Not that we're out of last year's mess yet, but the main point is: we need to keep looking forward. The best way to handle that viewpoint is to come up with a plan—and in our case here, we are looking at ways to approach family history research from a distance. In other words, we need a system for achieving our research goals, despite the ability to travel or do hands-on work.
I've always valued systems thinking, much more than the traditional "New Year's Resolutions" way of approaching life. If I set up a system to accomplish new tasks, I am much more likely to make things happen by making things habits than I ever could with the good intentions which spawn resolutions. I barely could make it out of January with resolutions I've made in the past, but when I set up a system to insure I take certain steps, success usually gets baked right into the venture.
Not that I don't applaud those who take up, say, thirty-by-thirty research challenges. I know those techniques have helped a lot of people make progress with their family history research. But the momentum runs down when the month runs out; I need something that gets worked into my schedule on a daily basis. A habit.
Hence, my Twelve Most Wanted for the upcoming year. If I lay out a plan for key points I want to cover in the year's research, they seem to become more do-able. One ancestor a month doesn't ask much of a researcher, especially if the time to pursue the goal is already worked into the daily schedule. And once the system seems to work well, why not repeat it for the upcoming year?

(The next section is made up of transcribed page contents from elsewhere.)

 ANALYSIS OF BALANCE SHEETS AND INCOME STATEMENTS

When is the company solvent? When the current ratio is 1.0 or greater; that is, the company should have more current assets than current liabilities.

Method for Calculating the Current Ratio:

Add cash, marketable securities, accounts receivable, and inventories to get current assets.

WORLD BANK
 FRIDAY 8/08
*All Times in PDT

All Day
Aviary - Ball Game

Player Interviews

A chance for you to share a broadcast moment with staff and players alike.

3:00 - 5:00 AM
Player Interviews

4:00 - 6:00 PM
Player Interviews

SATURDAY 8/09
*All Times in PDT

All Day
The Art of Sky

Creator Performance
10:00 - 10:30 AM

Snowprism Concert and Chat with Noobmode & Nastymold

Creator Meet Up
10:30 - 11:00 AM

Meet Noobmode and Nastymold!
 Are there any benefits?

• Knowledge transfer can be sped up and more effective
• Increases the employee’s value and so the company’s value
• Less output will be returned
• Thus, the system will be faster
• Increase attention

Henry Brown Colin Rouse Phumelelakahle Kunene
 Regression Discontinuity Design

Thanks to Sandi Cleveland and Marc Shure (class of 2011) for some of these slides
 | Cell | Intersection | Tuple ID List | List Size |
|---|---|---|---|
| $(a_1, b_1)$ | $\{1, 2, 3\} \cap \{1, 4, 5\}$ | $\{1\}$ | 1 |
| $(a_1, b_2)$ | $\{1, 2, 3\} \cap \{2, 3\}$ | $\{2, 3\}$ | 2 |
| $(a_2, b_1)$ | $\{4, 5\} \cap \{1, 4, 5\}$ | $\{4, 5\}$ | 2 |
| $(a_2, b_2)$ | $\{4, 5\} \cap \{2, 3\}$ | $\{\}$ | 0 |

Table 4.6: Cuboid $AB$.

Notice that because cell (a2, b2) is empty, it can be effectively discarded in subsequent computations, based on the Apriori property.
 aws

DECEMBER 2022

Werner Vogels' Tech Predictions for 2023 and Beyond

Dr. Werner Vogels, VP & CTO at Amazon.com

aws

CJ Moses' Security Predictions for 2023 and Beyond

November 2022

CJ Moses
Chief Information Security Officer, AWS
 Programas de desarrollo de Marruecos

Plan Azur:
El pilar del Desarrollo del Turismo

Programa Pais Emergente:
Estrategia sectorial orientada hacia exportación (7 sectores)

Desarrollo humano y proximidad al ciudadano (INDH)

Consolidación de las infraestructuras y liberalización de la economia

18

Embed these goals and activities into the daily routine, don't just make them a lofty dream.
With that in mind, for Ancestor #8 in 2021, I have another of my father-in-law's ancestors whom I need to see more clearly: a descendant of the Flannery clan. Fortunately for me, I discovered long ago that a Flannery association banded together in the early days of the Internet to preserve what could be found mentioning any Flannerys in County Tipperary, the very location where Margaret Flannery married Denis Tully and became one of my father-in-law's eight great-grandparents.
The story doesn't end in Ireland, of course. That same couple—Denis and Margaret Tully—moved their young family from their homeland in the midst of the Great Famine, and relocated to "Canada West." Fortunately, they didn't travel alone, and though I can't locate any passenger records for their journey across the Atlantic, I can find not only their records after arrival in Ontario, but signs that another Flannery family may have traveled with them.
Perhaps this year, for me, will be the year of the collateral lines. I often find that siblings of the direct lines I'm researching can lead me around a brick wall situation toward the useful answers I've been seeking. For Ancestor #8, Margaret Flannery, I'll be taking a serious look at all the Flannery folks I can find in her neighborhood. Perhaps one of them will lead me home to her parents' information, back in Ireland.
That collateral line plan, of course, is yet another example of letting the system do the heavy lifting for us in our ongoing family history research. Yes, it may turn out that there are still no usable documents online containing the Flannery names I'm seeking, but by following a research system, I'm already scheduled to set aside a month for that very purpose: to find what new details can be unearthed about a specific family line which, in the past, kept me from making research progress.